A political ascent would represent an unlikely turnaround for Mr. Kemp, making him the most prominent Republican to find a way to overcome Mr. Trump’s campaign of retribution, and perhaps providing an early test of the former president’s ability to impose his will on the party’s electoral future.
Mr. Kemp’s argument is designed to pump adrenaline into the conservative vein, by focusing on two of the most animating topics of the political right: election mechanics and an ominous portrayal of the Democratic left.
The new law Mr. Kemp is championing makes it harder to acquire an absentee ballot, creates new restrictions and complications for voting and hands sweeping new power over the electoral process to Republican legislators. It has drawn harsh criticism from local companies like Coca-Cola and Delta, and prompted Major League Baseball to move its All-Star Game out of suburban Atlanta as a form of protest.
Those “restrictions and complications” exist in blue states as well, including Minnesota and Colorado (where Major League Baseball just relocated its All-Star game). The Times just won’t cover them.

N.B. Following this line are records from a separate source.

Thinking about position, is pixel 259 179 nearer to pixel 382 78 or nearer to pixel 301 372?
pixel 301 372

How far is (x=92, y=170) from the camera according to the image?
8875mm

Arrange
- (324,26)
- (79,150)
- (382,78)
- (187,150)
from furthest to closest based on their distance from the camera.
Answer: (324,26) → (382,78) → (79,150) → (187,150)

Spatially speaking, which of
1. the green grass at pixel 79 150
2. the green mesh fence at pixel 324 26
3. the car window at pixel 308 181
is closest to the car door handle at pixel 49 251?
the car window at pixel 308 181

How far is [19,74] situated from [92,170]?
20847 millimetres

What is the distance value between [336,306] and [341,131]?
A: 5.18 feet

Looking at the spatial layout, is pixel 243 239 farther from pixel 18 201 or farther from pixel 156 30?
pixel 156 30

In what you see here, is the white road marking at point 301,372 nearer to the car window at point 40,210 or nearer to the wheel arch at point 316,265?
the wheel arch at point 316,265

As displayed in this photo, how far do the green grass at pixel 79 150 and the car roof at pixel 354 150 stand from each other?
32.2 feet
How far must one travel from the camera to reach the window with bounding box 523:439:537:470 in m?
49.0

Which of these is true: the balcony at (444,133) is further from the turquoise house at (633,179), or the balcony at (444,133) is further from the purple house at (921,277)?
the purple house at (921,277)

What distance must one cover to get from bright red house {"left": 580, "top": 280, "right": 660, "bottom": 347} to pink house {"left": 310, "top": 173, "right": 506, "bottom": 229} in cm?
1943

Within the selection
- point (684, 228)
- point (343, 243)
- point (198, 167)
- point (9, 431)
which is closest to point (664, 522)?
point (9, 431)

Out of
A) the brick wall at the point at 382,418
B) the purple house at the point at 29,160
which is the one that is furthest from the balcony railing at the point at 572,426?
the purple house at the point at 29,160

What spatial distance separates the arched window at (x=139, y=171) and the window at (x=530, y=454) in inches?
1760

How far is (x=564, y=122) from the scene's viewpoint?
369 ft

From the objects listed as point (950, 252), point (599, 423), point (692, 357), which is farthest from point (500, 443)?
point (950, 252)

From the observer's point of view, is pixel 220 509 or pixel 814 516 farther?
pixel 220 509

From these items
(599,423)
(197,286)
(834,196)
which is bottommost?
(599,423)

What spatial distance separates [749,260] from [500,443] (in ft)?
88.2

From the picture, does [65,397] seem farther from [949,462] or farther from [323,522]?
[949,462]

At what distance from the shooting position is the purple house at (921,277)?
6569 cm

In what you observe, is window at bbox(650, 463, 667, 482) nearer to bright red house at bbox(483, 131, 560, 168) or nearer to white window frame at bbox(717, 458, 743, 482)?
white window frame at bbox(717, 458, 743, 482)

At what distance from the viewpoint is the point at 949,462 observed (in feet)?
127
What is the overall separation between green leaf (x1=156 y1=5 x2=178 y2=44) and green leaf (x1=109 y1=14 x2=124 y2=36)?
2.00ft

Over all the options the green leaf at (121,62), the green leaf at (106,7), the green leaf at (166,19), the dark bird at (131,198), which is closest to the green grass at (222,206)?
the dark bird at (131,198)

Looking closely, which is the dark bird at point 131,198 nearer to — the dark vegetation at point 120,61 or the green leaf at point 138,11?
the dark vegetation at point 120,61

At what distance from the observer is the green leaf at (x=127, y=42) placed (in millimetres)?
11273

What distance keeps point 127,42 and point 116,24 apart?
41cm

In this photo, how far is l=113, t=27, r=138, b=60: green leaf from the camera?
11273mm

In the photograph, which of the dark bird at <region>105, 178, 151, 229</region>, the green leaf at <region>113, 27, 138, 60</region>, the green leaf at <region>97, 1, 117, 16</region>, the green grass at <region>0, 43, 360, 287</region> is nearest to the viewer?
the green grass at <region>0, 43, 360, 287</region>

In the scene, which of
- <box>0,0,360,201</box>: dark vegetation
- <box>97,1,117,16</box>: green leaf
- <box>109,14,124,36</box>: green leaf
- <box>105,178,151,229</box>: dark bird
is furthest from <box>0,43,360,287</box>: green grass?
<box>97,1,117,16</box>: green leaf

Leaning hard into the racism lie, Lerer and Epstein concluded by allowing a Democrat to go unchallenged in accusing Kemp of playing racial politics:
Democrats say his ardent support of the law and attacks on [Stacey] Abrams are a cynical effort to bolster his standing among his conservative base while suppressing votes for his general election opponents.
“This is all politics,” said Representative Nikema Williams, the chairwoman of the state Democratic Party, who replaced the civil rights icon John Lewis in Congress. “Let’s also be clear that a part of that politics is keeping Black and brown people away from the polls so he can continue to win elections in Georgia.”